I realized that my wording above was somewhat vague. pi = valids * pi
works, but then you can no longer use log_softmax
, since that has the normalization inside of it. So you'll likely need to sacrifice the numerical stability of log_softmax
(which is probably fine), and replace
pi = log_softmax(pi)
with
pi = torch.exp(pi) pi = valids * pi pi = pi / torch.sum(pi)
The alternative is:
pi -= (1-valids)*1000 pi = log_softmax(pi)
which just reduces the log-probabilities to such a negative value as to be effectively zero.
@Timeroot Interesting. Although I am an absolute beginner, I already had suspicions in the same direction. I am going to try and implement your ideas in my own game for which I have largely used this git. I am curious about the result. It would be useful if you made the code that you created in one way or another accessible.
@Timeroot
I'm almost there, but I have a problem with implementing your idea in tensorflow. Maybe you can help me. I have a problem with this piece of your description:
replace pi = log_softmax (pi) with pi = torch.exp (pi) pi = valids * pi pi = pi / torch.sum (pi) The alternative is: pi - = (1-valids) * 1000 pi = log_softmax (pi)

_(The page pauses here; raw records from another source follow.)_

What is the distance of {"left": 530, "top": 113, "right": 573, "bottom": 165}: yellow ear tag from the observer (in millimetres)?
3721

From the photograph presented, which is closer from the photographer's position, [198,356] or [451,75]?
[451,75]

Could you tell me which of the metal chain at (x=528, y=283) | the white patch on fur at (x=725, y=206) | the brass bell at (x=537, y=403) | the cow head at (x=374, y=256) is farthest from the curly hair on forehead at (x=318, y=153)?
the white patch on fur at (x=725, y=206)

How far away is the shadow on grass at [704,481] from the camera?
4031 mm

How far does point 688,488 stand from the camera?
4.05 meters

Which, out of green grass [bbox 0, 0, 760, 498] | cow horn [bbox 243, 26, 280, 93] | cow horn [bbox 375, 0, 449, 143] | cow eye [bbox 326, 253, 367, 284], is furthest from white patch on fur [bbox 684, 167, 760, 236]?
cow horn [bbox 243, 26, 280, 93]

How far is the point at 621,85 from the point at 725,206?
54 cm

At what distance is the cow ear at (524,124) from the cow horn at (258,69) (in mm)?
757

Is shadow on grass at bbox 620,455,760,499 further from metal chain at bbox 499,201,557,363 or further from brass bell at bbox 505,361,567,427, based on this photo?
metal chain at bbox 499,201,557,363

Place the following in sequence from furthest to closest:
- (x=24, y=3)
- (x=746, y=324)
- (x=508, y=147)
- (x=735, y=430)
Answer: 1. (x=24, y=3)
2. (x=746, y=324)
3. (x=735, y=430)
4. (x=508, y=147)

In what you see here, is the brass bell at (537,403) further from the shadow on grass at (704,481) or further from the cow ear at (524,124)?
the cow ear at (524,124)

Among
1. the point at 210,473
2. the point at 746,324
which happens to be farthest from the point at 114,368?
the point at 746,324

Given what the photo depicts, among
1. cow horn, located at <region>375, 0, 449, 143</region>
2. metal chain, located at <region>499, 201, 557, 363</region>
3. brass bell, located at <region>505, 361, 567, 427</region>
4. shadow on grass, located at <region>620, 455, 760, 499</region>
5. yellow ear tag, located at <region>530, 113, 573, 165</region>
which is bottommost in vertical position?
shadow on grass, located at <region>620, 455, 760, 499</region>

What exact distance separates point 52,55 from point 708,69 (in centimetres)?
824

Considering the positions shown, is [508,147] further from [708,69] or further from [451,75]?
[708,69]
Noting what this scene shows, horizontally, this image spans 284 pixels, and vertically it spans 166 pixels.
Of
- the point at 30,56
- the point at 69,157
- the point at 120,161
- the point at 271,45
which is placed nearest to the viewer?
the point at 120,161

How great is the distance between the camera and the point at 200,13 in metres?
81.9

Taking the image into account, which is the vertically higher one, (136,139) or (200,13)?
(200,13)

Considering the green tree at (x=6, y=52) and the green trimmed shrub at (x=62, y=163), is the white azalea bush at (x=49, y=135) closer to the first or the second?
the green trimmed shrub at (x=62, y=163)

In tensorflow.OthelloNet this should be around line 36: self.pi = Dense (s_fc2, self.action_size) self.prob = tf.nn.softmax (self.pi) self.v = Tanh (Dense (s_fc2, 1)) self.calculate_loss ()
I am new in this matter. Can you tell me how to do this for Tensorflow?
@keesdejong I'm looking forward for the confirmation that this trick can speed up the learning. I have my own implementation of the game of checkers here https://github.com/evg-tyurin/alpha-nagibator It's based on this repo so I could implement changes/make PR to both repos in the case it really helps.
Any news on when this is going to be updated for the main branch? Also, how much faster is it?
I followed your fix and got small negative pi loss (around -0.00xx). Is this normal ? edit. now i'm using alternative code and it produces positive pi loss.
@51616 If you made a fix, please upload PR
@jl1990 i use this equation instead.
pi -= (1-valids)*1000 pi = log_softmax(pi)
this should produce positive pi loss.
I made a pull with the changes introduced for Othello's Tensorflow implementation. Can someone confirm that these changes are correct? I can add them to the remainder of the games/implementations if that is the case,. As a warning, these changes are not backwards compatible with the saved models in the repository.
Also can someone provide some guidance as to how I would properly cite Timeroot for the changes, since I essentially just implemented what he suggested verbatim?
Here's the pull:
https://github.com/suragnair/alpha-zero-general/pull/163
@rlronan Thank you. I'll see if I find the time to check if it works. And, most importantly, whether it has any effect.
This thread is a bit older, but since its pinned here is an idea: What about putting the information, if a move is invalid, into the p array of the replay list, with a value like -0.001 (like its done with draws)? Then the symmetry functions dont have to be changed (since it works with p) and its downward compatible: the value is close to zero, so the unupdated files for the games will still work.
Adding my opinion on this (old) thread:
I implemented the formula proposed above pi -= (1-valids)*1000
I also implemented this paper (check also the related github repo) with pi = torch.where(valids, pi, -1e8)
The second one results in slightly better results in my game (which has about 50% invalid moves on average), and slightly faster training (~5%) but I didn't tried with Othello though.